--- Start Input rows ---

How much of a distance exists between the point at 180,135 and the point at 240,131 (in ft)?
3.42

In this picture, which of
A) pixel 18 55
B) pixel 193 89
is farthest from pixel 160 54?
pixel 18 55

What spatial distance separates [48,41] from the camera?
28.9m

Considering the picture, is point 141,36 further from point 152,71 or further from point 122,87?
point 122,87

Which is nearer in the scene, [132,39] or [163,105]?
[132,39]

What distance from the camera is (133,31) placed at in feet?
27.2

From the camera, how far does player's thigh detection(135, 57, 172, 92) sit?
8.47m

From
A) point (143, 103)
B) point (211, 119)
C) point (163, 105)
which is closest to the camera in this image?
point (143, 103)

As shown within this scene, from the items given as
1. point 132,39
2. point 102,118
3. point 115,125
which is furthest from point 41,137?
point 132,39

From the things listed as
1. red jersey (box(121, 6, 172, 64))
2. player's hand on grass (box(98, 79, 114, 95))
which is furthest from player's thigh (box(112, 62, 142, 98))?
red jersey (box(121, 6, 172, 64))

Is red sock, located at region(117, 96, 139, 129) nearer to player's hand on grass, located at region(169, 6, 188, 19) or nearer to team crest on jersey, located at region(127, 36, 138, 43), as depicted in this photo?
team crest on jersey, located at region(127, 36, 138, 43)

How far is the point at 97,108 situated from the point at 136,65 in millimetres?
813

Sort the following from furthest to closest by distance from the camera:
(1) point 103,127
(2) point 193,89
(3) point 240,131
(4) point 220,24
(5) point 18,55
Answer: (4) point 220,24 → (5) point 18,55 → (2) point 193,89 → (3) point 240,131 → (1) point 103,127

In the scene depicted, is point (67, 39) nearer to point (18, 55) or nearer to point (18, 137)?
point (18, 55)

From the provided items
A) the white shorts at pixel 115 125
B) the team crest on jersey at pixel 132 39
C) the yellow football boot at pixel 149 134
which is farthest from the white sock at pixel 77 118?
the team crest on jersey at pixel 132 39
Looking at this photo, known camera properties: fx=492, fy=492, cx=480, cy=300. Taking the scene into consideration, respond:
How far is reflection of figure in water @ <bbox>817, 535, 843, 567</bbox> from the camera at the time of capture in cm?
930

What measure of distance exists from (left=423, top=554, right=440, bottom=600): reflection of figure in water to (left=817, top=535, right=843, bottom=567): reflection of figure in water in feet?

--- End Input rows ---

Prompt
Copy out the material again word for word, from the line containing "Is red sock, located" through the final line of the material, including both.

Task response
Is red sock, located at region(117, 96, 139, 129) nearer to player's hand on grass, located at region(169, 6, 188, 19) or nearer to team crest on jersey, located at region(127, 36, 138, 43), as depicted in this photo?
team crest on jersey, located at region(127, 36, 138, 43)

How far is the point at 97,108 situated from the point at 136,65 in millimetres?
813

Sort the following from furthest to closest by distance from the camera:
(1) point 103,127
(2) point 193,89
(3) point 240,131
(4) point 220,24
(5) point 18,55
Answer: (4) point 220,24 → (5) point 18,55 → (2) point 193,89 → (3) point 240,131 → (1) point 103,127

In the scene depicted, is point (67, 39) nearer to point (18, 55) or nearer to point (18, 137)?
point (18, 55)

From the provided items
A) the white shorts at pixel 115 125
B) the team crest on jersey at pixel 132 39
C) the yellow football boot at pixel 149 134
which is farthest from the white sock at pixel 77 118?
the team crest on jersey at pixel 132 39
Looking at this photo, known camera properties: fx=492, fy=492, cx=480, cy=300. Taking the scene into consideration, respond:
How far is reflection of figure in water @ <bbox>817, 535, 843, 567</bbox> from the camera at the time of capture in cm?
930

What measure of distance exists from (left=423, top=554, right=440, bottom=600): reflection of figure in water to (left=817, top=535, right=843, bottom=567): reflection of figure in water in feet?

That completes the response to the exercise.